The tragic life of Henchard in Thomas Hardy's 'The Mayor of Casterbridge'

Just like Milton towers up between the Jacobean and the Restoration era, in a similar fashion Thomas Hardy stands between the Victorian and the Modern age. He combines the narrative interest of the Victorians with the artistic form and technique of the Modern age to portray a tragic vision of life in his novels. His highly pessimistic approach to life, to the futility of human existence links him with the ancient Greek tragedians as well as the Moderns.
As Mr. Guerard points out, “Hardy at his best is both traditional and modern, rudely archaic yet minutely observant, with a scriptural simplicity and a complex psychological insight.”
Tragedy, according to Aristotle, is the story of a man of high place and birth who having a nature not ignoble, has fallen into sin and pays suffering the penalty of his act. According to Aristotle, neither a villainous person nor an extremely noble man can be a tragic character. Starting off as a hay-trusser,  Michael Henchard rises to the position of the mayor of Casterbridge. But fate brings him down and he dies like a destitute on the plains of wind-swept Egdon Heath.

Hardy’s concept of tragedy is quite distinct from the religious orientation we find in Greek tragedies. He believed that human life is everywhere a state where much is to be endured and little to be enjoyed; as Elizabeth-Jane at the end of the novel realises, ‘Happiness is but an occasional episode in a general drama of pain.’ “He (Hardy) is a fatalist”, says Symons. Hardy regarded Fate as the ‘Immanent Will’ which dominates all events and controls the course of life of every individual. That’s why in his works, we find a universal force in operation, opposed to the will and desire of his characters. According to Virginia Woolf, “Henchard is pitted, not against another man but against something outside himself which is opposed to men of his ambition and power.”
The Greeks considered Fate to be more or less a just power presiding over men and acting as a weapon in the hands of an even-headed Providence. But Hardy appreciated man’s continuous striving in a world full of gloom and disappointments. Henchard, one of the best and representative characters ever created, has the drive and ruthless power to master adverse situations. Although laborious, he is a remnant of the old agricultural world undergoing a change to give way to Industrialization. In a desperate bid to recapture his old position by depending on the weather-prophet’s forecast, he hoards corn. But the result is disastrous – he is ruined financially to not even a penny to his name. The citadel which he had built up with indomitable energy and frantic labour crushes in front of his eyes. Surrendering to Farfrae, his erstwhile manager and fortune’s favourite, Henchard says, “…You then stood without a chattel to your name, and I was the master of the house in Corn Street. But now I stand without a stick or a rag, and the master of that house is you.”

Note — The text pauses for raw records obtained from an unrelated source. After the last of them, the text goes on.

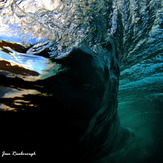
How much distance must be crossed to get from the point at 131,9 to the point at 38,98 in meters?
5.78

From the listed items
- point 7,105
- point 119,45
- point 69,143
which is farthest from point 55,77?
point 119,45

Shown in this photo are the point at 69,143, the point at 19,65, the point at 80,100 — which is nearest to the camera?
the point at 19,65

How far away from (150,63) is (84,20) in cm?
850

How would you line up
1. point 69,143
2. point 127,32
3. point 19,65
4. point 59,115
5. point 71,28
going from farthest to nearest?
point 127,32
point 69,143
point 59,115
point 71,28
point 19,65

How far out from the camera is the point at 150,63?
35.1 feet

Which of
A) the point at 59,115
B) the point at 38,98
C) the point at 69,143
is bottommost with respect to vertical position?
the point at 69,143

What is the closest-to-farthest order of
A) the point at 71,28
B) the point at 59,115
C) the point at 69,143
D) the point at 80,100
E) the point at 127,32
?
the point at 71,28
the point at 59,115
the point at 80,100
the point at 69,143
the point at 127,32

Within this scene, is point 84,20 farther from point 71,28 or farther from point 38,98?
point 38,98

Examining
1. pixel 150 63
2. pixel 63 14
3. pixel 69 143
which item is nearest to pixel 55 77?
pixel 63 14

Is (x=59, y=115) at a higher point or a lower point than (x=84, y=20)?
lower

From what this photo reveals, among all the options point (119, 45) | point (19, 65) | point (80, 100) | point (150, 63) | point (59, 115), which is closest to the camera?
point (19, 65)

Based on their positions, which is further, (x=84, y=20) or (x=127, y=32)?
(x=127, y=32)

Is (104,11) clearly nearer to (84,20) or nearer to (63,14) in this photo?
(84,20)

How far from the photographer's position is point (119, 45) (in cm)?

With destiny playing a trick, Henchard cannot be blamed for his impulsive nature or for anything he does, except for the crime he committed years ago in a drunken fury – selling off his wife years ago to a sailor. In the end, he is left with the dark knowledge, “…nothing to come, nothing to wait for.” He dies – a pitiable man rejected by men and Gods. Bonamy Dobree opines, “The end of tragedy is to show the dignity of man for all his helpless bitterness in the face of the universe, for all his nullity under the blotting hand of time.”
While Henchard’s dignity makes him ‘a man of character’, it is this dignity which forces him to acknowledge and accept Susan when she comes like a ghost from the dark background of his past. His is a story of pain, loneliness and struggle against Fate. Virginia Woolf observes, “In backing the old Mayor… Hardy makes us feel that we are backing human nature in an unequal contest.”
It is through Elizabeth-Jane that Hardy voiced his vision of life at the end of the novel, “…happiness is an occasional episode in a general drama of pain.” A writer of multifarious abilities, Hardy’s works speculate over the position of man in the universe. He regards human beings more as representative of a species than as individuals, in relation with the ultimate condition of existence.